« Aucune idée » provient d’une amitié de longue date, celle qui unit Christoph Marthaler et son acteur fétiche, l’écossais Graham F. Valentine. Le premier imagine le second dans un palier d’immeuble au côtés du violiste Martin Zeller, tous deux rejoints par des voisins plus ou moins humanoïdes. En fait, le palier est surtout un espace mitoyen, un lieu des passages (qui n’est pas sans rappeler Walter Benjamin et Sokourov) : on ne différencie plus vraiment l’intérieur de l’extérieur, l’intériorité de l’extériorité. Qui est chez qui, qui est qui ?
Certes, au premier abord, le spectacle est un peu ringard : les dialogues absurdes entre Valentine et les voisins, les punchlines désuètes, les récitations à n’en plus finir… « Aucune idée » sent la naphtaline ; et à dessein : car la scénographie, les costumes, eux aussi, sont vétustes. Le palier lui-même est figé dans le temps, comme dans un roman de K. Dick. Les portes, elles, dissimulent un inconnu d’où émerge des relents du monde moderne (ainsi des publicités et des bibles à foison reçues dans la boîte aux lettres).
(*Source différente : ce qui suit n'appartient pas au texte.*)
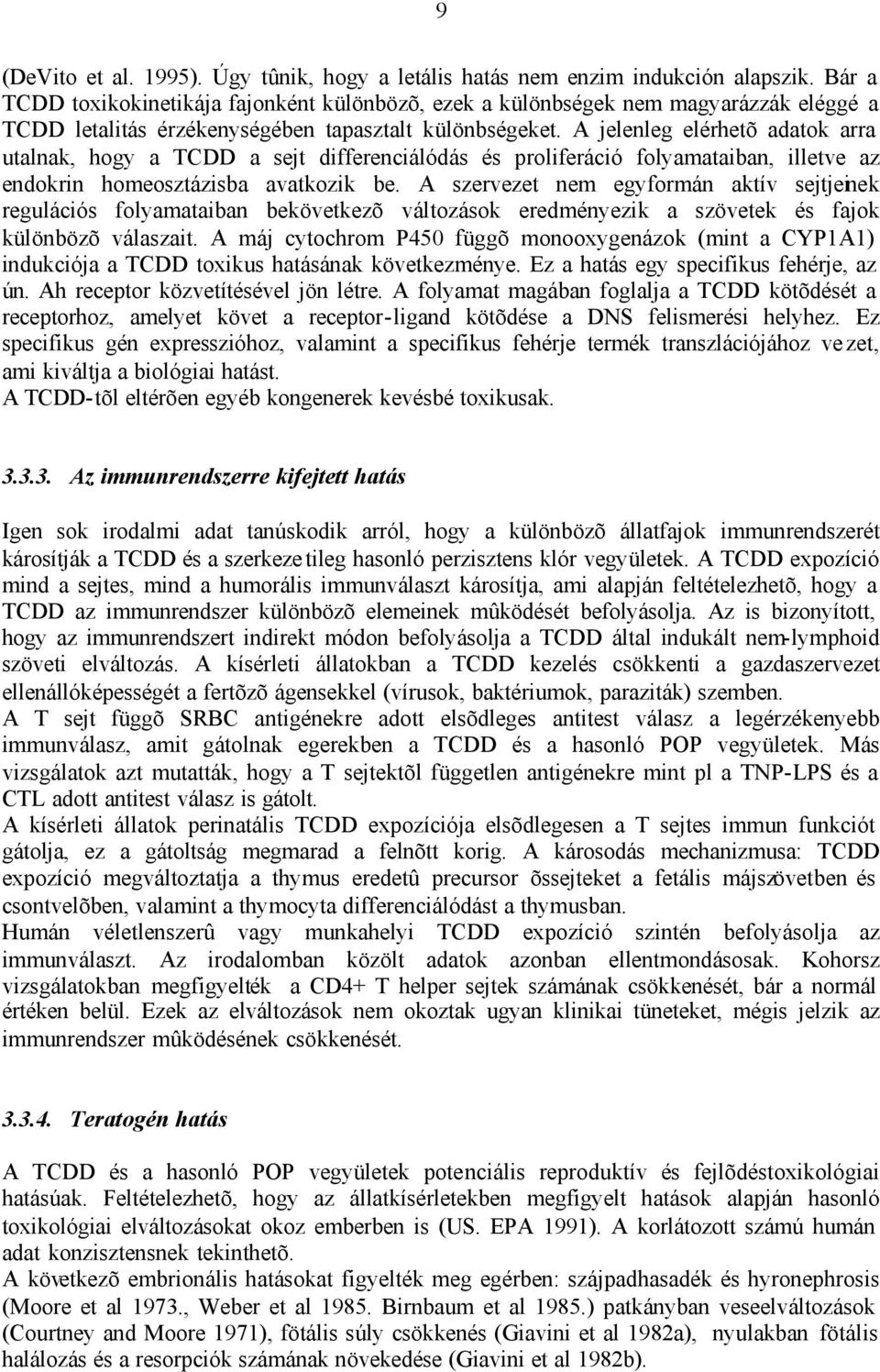 A jelenleg elérhetõ adatok arra utalnak, hogy a TCDD a sejt differenciálódás és proliferáció folyamataiban, illetve az endokrin homeosztázisba avatkozik be.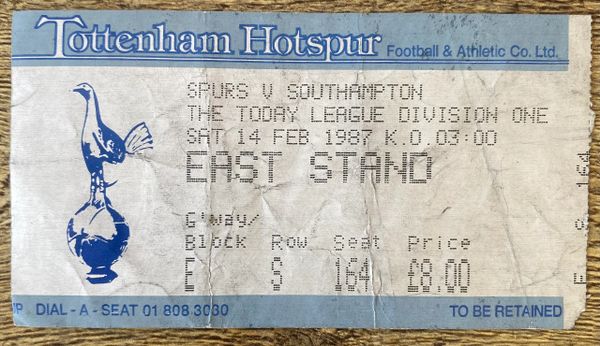 1986/87 ORIGINAL DIVISION ONE TICKET TOTTENHAM HOTSPUR V SOUTHAMPTON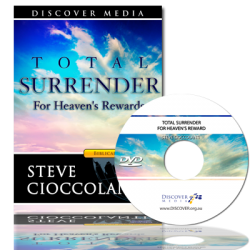 Total Surrender (For Heaven's Rewards)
À vrai dire, « Aucune idée » regorge d’idées, il prend la forme d’une enfilade de sketches (au sens courant et littéral – l’esquisse d’un moment). Pas de narration linéaire, ils s’en affranchissent : la dramaturgie est une simple couture entre eux, elle habille l’univers sans chercher à le rendre cohérent. Elle est atmosphérique : elle ne raconte pas vraiment, mais elle empreinte. Au spectateur, il faut se laisser bercer, car la désuétude n’a d’égal que la beauté — elle a de quoi enchanter celui qui passe à travers le brouillard du sens savamment aménagé par le metteur en scène. Car au fond, Marthaler poursuit son élégie aux amours qu’on lui connaît : répétitions à outrance, usage d’acteurs-musiciens et de musiciens-acteurs, humour irrévérencieux… Mais à son habitude, il demande d’aller par-delà l’hermétisme, par-delà l’ennui. C’est bien le principe de la répétition : au bout de quatre fois, elle devient pénible ; mais au bout de trente ? Une porte s’ouvre, on se laisse enivrer par une certaine qualité d’atmosphère. Peut-être qu’ « Aucune idée » n’est pas un grand Marthaler, mais peu importe : ce que permet le spectacle — la rêverie, l’extase — est beaucoup plus grand.